Njoo explained Thursday that while it seems the major change in goalposts of the vaccination strategy seems like it happened very fast, it followed NACI briefing provincial health authorities over the weekend.
“What happened then is that some provinces… have come out publicly in terms of moving forward with obviously the good information and evidence that they heard on Sunday, and so you're seeing that play out in real time, with various provinces that already are coming forward with their thinking based on the information and the evidence that NACI presented on the weekend,” he said.
NACI’s new guidance makes the case that with limited supply of COVID-19 vaccines, prioritizing first doses would allow jurisdictions to maximize the number of people being immunized with a first dose offering an initial amount of immunity earlier on, though it remains to be seen how the logistics of the rollout would have to be adjusted to adopt this approach.
Speaking about his provinces decision to delay the second dose by up to four months during a press conference with other premiers on Thursday, British Columbia Premier John Horgan said the decision was “a pretty simple” one to make.
“We want to get as many first doses in place as we can, and as the procurement of the federal government starts to ramp up in quarter three is the time to go back and get those second shots in place,” he said. “We believe this is the right way forward.”
Similarly, Alberta Premier Jason Kenney said that while NACI’s guidance was a factor, there has also been real-world examples in countries who are farther ahead in vaccinating its citizens indicating a longer window between shots is an effective strategy.
Kenney also pointed to the slow rollout of doses so far, saying the provinces have “no choice” but to extend the interval between in order to “get more people covered” to move towards a larger amount of population immunity quicker.
New Brunswick Premier Blaine Higgs said adopting the second dose delay will help see that province’s borders open up. “We're focused on this spring and getting ourselves back to normal this spring, and I think we can do that,” he said.
Maj-Gen.
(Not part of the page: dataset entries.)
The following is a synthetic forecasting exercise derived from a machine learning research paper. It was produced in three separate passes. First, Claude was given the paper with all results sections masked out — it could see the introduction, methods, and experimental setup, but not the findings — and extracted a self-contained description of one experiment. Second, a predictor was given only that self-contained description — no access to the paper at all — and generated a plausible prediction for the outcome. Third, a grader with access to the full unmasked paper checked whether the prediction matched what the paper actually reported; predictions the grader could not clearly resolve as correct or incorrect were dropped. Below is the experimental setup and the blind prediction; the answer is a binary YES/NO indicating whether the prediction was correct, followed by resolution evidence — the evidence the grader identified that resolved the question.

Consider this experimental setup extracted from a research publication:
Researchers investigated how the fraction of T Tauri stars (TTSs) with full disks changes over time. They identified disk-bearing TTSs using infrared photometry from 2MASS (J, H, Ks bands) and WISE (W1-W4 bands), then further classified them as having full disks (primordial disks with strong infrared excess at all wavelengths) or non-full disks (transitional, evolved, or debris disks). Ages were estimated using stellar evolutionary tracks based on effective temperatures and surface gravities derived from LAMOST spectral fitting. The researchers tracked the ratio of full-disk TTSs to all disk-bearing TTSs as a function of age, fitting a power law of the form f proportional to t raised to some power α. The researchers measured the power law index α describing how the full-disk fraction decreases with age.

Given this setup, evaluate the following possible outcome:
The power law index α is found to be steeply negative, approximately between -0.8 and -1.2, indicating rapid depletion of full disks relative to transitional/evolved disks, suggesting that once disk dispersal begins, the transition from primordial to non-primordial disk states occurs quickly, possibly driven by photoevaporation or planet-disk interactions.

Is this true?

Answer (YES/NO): NO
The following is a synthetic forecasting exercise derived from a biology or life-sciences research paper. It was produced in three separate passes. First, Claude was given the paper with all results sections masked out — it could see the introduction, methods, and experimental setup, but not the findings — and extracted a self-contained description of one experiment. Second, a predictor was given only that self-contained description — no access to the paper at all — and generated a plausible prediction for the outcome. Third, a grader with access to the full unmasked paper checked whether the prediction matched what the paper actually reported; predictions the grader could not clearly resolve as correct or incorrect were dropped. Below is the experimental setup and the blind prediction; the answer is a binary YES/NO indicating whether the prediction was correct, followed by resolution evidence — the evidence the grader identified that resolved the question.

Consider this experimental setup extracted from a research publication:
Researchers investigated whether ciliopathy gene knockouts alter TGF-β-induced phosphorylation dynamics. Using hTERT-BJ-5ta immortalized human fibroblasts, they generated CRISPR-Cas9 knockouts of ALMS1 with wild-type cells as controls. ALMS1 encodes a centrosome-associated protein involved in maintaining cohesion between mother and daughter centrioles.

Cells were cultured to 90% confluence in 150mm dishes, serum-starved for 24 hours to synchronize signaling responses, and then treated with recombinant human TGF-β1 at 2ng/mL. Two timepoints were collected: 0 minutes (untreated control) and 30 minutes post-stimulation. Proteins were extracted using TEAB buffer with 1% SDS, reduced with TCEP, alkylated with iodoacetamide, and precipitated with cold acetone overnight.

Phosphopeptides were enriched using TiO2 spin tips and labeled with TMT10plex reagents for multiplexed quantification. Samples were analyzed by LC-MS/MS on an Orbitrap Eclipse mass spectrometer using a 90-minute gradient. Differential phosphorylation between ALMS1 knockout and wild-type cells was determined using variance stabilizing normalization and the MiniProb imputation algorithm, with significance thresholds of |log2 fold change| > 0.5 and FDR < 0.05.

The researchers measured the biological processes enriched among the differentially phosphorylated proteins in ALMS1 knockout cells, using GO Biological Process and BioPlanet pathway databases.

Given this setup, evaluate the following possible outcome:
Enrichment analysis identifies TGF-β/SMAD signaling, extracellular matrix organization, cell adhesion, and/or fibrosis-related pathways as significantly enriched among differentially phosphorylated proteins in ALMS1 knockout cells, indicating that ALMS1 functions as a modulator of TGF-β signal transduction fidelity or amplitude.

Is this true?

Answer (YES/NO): NO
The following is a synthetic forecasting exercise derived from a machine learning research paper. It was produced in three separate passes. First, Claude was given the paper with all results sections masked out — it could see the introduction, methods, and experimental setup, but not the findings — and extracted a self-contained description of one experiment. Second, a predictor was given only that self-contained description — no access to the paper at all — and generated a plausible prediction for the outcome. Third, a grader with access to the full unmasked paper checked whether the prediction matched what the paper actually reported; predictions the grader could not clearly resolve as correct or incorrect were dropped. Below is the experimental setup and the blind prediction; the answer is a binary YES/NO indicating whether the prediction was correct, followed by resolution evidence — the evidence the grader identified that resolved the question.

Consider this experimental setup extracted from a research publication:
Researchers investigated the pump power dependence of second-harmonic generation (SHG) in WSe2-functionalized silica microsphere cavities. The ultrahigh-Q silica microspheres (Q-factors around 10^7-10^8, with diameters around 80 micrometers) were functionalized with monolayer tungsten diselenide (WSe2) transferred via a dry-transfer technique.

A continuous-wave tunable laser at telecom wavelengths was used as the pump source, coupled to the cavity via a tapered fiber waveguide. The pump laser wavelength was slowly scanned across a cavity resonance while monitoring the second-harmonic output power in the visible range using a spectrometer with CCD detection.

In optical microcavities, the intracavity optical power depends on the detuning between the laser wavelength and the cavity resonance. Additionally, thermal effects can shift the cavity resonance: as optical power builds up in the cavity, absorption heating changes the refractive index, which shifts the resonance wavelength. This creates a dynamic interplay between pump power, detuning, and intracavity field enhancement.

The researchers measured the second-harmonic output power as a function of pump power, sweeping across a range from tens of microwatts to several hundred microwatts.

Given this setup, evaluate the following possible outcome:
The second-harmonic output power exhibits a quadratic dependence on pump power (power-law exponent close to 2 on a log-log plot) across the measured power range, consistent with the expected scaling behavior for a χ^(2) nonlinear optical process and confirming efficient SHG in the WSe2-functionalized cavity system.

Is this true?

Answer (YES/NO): NO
Dany Fortin who is leading the national logistics of the vaccine rollout said Thursday that it’s possible that coupled with additional vaccines being approved and larger shipments coming in the months ahead, the overall timeline could be accelerated. But, but for now the end of September remains the target they are planning to meet
CTVNews.ca has reached out to Health Minister Patty Hajdu’s office to inquire whether the federal government has a comment on the shifting approach of prioritizing first doses for more people before moving to inject second doses months later.
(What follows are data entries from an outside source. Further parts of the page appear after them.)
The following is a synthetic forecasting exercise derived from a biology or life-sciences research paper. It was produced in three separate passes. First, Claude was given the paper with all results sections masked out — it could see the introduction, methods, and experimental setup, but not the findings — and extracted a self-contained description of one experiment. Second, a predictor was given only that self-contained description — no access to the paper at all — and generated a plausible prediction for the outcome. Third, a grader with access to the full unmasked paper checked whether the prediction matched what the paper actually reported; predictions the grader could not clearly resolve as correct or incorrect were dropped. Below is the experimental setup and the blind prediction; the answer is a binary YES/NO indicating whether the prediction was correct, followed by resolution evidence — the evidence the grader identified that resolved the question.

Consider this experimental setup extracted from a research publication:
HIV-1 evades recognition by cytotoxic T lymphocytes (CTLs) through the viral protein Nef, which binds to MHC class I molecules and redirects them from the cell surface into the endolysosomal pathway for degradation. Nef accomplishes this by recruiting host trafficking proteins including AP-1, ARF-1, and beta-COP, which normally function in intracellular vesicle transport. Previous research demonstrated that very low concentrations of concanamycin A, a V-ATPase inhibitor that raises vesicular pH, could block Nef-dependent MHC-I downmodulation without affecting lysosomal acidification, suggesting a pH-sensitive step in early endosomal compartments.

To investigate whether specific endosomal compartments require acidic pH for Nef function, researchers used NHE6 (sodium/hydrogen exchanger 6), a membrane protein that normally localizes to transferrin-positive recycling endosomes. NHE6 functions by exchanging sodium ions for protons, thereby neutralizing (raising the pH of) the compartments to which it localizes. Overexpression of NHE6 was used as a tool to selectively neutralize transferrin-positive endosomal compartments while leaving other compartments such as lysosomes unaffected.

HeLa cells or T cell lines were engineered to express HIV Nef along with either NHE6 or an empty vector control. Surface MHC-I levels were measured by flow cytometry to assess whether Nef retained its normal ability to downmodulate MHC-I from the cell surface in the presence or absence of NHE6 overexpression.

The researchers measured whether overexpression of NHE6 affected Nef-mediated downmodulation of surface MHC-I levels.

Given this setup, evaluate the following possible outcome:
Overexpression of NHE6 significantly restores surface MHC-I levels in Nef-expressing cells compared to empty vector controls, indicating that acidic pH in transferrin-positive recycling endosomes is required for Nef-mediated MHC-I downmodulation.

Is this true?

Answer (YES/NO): YES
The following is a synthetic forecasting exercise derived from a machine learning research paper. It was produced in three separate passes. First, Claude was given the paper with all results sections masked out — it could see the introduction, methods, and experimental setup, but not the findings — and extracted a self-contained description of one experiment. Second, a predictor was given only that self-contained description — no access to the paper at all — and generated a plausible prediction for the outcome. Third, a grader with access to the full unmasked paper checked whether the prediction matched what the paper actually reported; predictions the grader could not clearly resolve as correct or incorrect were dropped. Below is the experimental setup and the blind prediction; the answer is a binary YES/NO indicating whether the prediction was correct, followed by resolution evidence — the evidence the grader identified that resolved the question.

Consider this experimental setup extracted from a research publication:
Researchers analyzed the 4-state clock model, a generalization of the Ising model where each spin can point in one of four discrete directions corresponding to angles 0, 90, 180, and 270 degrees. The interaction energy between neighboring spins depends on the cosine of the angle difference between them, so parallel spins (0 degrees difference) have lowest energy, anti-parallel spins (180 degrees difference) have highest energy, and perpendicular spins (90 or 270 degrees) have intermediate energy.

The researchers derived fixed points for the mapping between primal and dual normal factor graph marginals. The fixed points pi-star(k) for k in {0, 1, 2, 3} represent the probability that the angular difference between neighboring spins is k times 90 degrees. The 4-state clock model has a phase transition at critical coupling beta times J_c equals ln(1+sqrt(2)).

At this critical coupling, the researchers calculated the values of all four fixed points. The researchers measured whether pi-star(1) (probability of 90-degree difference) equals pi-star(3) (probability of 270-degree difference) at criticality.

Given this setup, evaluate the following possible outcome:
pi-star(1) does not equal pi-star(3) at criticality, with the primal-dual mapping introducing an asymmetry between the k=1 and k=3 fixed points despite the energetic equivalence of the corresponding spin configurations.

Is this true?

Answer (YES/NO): NO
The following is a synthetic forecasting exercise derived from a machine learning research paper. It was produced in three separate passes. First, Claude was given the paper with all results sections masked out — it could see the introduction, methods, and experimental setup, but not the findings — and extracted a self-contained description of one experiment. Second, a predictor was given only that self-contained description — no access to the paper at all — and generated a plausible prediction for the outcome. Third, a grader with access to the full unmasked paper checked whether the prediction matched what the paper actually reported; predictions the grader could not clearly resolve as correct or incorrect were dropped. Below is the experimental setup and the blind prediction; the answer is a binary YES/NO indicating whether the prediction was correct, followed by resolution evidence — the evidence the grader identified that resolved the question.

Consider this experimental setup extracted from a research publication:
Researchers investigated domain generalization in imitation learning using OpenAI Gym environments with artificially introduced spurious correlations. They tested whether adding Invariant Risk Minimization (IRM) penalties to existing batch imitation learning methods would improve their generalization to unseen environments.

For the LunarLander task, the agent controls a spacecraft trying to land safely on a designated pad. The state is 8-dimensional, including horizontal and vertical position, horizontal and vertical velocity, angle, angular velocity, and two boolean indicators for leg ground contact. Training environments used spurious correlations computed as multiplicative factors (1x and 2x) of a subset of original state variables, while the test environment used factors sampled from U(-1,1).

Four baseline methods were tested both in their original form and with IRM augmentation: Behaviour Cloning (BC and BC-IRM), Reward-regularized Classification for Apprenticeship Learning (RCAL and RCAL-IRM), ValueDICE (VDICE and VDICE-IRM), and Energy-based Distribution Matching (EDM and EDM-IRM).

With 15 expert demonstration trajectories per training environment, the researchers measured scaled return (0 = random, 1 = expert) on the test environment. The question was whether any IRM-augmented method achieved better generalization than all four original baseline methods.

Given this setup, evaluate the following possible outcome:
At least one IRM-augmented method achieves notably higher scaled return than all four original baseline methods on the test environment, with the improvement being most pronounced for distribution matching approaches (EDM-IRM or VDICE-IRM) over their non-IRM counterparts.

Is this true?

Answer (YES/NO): NO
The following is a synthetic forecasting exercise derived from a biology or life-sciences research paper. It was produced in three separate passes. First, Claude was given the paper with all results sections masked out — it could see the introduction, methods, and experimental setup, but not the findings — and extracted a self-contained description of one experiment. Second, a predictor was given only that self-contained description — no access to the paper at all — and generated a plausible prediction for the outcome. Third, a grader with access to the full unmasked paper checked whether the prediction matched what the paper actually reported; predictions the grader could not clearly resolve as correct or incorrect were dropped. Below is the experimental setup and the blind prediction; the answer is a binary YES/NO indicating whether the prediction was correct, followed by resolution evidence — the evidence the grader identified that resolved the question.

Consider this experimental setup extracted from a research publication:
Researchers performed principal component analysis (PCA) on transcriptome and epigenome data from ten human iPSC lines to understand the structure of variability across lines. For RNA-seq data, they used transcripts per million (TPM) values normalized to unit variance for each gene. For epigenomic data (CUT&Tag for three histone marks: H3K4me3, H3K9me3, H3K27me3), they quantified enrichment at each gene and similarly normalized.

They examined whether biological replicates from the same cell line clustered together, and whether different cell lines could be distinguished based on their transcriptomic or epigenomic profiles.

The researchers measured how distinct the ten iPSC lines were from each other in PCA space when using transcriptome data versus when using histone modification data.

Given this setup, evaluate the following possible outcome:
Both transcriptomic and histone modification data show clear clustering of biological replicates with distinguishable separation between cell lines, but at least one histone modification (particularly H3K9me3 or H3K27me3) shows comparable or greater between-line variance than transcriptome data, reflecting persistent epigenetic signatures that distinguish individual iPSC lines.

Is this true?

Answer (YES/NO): YES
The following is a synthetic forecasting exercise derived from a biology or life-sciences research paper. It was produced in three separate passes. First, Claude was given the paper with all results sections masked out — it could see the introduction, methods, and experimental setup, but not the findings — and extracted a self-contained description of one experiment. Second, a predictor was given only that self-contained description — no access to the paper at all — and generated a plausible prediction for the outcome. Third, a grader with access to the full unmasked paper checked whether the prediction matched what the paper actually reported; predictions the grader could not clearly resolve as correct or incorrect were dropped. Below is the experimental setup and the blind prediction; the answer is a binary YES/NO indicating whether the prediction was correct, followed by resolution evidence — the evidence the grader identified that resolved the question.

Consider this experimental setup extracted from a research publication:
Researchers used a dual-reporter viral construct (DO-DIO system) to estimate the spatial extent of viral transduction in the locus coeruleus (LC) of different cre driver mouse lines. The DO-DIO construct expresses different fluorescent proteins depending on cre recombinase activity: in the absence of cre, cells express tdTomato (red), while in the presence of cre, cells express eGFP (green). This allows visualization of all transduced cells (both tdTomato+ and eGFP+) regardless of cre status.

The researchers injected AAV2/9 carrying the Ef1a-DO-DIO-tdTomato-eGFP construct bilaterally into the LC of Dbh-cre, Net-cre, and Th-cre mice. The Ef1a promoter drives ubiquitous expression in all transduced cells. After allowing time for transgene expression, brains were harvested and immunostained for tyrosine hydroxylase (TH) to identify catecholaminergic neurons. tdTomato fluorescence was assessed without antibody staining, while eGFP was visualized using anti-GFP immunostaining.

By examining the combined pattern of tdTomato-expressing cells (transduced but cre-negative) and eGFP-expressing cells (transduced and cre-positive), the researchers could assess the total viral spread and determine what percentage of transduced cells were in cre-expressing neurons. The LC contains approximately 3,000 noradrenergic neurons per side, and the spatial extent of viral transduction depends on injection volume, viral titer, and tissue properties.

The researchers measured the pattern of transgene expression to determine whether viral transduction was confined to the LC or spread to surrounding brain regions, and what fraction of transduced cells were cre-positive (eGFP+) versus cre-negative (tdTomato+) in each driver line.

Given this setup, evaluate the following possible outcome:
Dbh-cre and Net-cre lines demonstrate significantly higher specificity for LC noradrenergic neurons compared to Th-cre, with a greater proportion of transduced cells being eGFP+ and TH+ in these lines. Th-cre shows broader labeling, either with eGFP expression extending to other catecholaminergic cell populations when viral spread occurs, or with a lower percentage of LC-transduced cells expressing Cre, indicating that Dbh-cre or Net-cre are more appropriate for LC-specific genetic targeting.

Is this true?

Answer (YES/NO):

In response Cole Davidson, a spokesperson for the minister, said that the Liberal government “will always support evidence-based decision making based on the latest data from experts.”
WHO IS IN THE NACI?
The infectious diseases, immunology, pharmacy, epidemiology, and public health experts who make up this advisory body are considered arms-length to the government. The panel makes recommendations to the Government of Canada for the use of vaccines approved for use in Canada based on analysis of “the best current available scientific knowledge at the time.”
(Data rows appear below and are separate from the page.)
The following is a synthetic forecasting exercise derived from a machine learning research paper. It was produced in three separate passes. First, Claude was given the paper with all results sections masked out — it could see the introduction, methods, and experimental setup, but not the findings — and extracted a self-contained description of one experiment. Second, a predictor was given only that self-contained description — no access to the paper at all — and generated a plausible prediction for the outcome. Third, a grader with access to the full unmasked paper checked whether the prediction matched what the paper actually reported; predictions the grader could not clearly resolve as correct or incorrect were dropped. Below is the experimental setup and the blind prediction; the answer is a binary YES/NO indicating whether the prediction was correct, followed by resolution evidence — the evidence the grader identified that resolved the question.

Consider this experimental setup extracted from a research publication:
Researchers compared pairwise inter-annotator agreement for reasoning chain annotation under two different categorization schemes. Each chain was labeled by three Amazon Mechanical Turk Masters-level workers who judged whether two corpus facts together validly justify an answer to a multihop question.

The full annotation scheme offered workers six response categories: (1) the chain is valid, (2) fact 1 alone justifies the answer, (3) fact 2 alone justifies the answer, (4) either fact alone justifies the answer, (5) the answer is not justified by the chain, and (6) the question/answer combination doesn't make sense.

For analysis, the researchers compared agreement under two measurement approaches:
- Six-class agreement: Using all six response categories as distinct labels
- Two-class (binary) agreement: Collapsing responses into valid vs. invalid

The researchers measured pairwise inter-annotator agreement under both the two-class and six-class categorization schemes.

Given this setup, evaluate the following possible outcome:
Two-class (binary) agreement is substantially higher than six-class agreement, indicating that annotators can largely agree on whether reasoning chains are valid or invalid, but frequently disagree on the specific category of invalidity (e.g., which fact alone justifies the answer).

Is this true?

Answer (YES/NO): YES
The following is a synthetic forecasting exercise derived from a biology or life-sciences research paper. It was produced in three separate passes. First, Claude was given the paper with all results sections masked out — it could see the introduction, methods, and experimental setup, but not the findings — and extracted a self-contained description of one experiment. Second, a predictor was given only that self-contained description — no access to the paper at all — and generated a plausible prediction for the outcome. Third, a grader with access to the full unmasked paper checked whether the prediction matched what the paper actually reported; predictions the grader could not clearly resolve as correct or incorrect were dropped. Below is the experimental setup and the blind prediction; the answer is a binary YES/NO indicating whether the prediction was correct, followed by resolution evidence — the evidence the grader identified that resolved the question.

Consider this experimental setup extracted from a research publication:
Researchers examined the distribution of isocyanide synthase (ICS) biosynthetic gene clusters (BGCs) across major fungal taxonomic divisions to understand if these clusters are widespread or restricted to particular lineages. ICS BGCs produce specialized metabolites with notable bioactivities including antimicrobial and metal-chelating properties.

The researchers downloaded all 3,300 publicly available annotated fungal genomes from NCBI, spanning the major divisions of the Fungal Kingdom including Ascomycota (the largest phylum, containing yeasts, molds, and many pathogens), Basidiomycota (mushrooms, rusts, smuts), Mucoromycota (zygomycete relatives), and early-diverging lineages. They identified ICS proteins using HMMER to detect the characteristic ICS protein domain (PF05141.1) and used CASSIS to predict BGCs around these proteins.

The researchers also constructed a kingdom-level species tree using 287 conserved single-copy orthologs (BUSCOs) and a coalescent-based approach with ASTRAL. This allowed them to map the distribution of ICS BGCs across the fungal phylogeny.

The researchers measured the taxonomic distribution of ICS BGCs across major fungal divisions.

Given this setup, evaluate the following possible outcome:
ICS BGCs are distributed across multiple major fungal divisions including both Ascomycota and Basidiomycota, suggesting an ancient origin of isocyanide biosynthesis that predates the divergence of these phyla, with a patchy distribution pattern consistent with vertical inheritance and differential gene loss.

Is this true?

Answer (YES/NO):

The body has been in existence since 1964 advising on various new vaccines, but since the onset of the pandemic, it has been predominately focused on COVID-19 vaccines and the prioritization of them. It reports to the Infectious Disease Prevention and Control Branch of the Public Health Agency of Canada.
Njoo said that NACI will continue to monitor evidence on the effectiveness of a delayed second dose and “will adjust recommendations as needed.”